Le quotidien britannique The Guardian a publié un article de la chroniqueuse Nesrine Malik dans lequel elle affirme que les plans visant à déplacer de force les Palestiniens de Gaza ne sont pas promus par des voix marginales, et pourtant la communauté internationale continue de fermer les yeux.

Elle a écrit dans son article :

« Le fossé reste immense entre ce qui est fait aux Palestiniens et la réponse appropriée de la communauté internationale, mais que ce fossé est désormais devenu si grand qu’il engloutit la réalité elle-même.

Alors que les licences d’exportation d’armes vers Israël augmentent en provenance de pays comme l’Allemagne, les discussions sur des mesures plus strictes ou des sanctions de la part d’autres pays européens restent de la simple rhétorique.

Des personnes continuent d’être tuées à Gaza et des familles palestiniennes restent piégées en Cisjordanie, tandis que la droite politique israélienne ne fait aucun effort pour dissimuler le caractère délibéré de ces violations, en informant le monde de ses espoirs et de ses projets. »

L’auteur a présenté les derniers développements : jeudi, le ministre israélien de la Sécurité nationale, Itamar Ben-Gvir, membre de l’extrême droite, a exposé un plan visant à expulser illégalement tous les Palestiniens de la bande de Gaza. Il a également diffusé une vidéo, supprimée par la suite, réalisée à l’aide d’une intelligence artificielle, montrant des Palestiniens transportés sur un tapis roulant vers des centres de détention, puis en ressortant émaciés et en larmes.

Quelques jours auparavant, le ministre de la Défense, Yisrael Katz, avait déclaré que le pays était « organisé et prêt » à expulser les Palestiniens de Gaza « par tous les moyens possibles ».
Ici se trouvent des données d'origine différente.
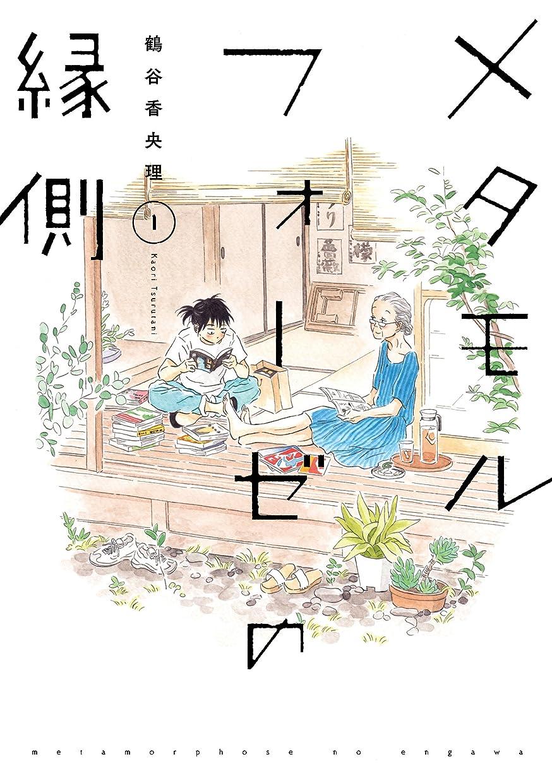 ホールドのれん滑るメタモルフォーゼの縁側(1) (カドカワデジタルコミックス)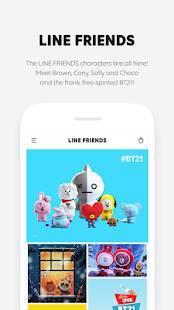 Androidアプリ「LINE FRIENDS - キャラクター/壁紙/ GIF画像」のスクリーンショット 1枚目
Malik a déclaré que les épisodes de ce spectacle horrible se succèdent si inexorablement que toute cette affaire perd de sa crédibilité jour après jour. Alors que le Plan de paix proposé par les Etats-Unis promet un « redéveloppement bénéfique » à Gaza pour ses habitants, les politiciens israéliens répètent sans cesse que ces mêmes Palestiniens de Gaza ne doivent pas pouvoir prospérer, ce qui rend ces déclarations absurdes.

Elle poursuit :

« Le mois dernier, l’ancien président du Conseil de sécurité nationale israélien, Giora Eiland, a souligné que l’acceptation par Israël du plan en 15 points de Donald Trump relevait d’une stratégie militaire temporaire, et non d’une volonté de paix durable. Il a déclaré : « Israël n’a aucun intérêt à reconstruire Gaza ; il est préférable pour nous que la zone reste dévastée pour les générations à venir. »

Moshe Feiglin, autrefois considéré comme un « paria de l’extrême droite », est également sur le point d’occuper un poste ministériel, grâce à son alliance avec le Parti sioniste religieux du ministre des Finances Bezalel Smotrich, selon le Times of Israel.

Dans une interview réalisée il y a quelque temps, Feiglin a déclaré que ceux qui refusent de quitter la bande de Gaza devraient y être contraints « par tous les moyens possibles, comme par exemple en coupant leur approvisionnement en eau ».

Malik a fait remarquer : « de telles déclarations, émanant du gouvernement lui-même, sont souvent rejetées car elles ne reflètent pas la position officielle de l’État israélien. À l’approche des élections, elles sont souvent perçues comme de simples déclarations électorales, dénuées de tout fondement. « Pourtant, des personnalités comme Ben-Gvir et Katz ne sont pas de simples voix marginales ; ce sont des ministres occupant des portefeuilles exécutifs cruciaux, tels que la Sécurité et la Défense, et ils ont déjà utilisé leurs fonctions pour promouvoir des politiques parfaitement conformes à leurs déclarations publiques.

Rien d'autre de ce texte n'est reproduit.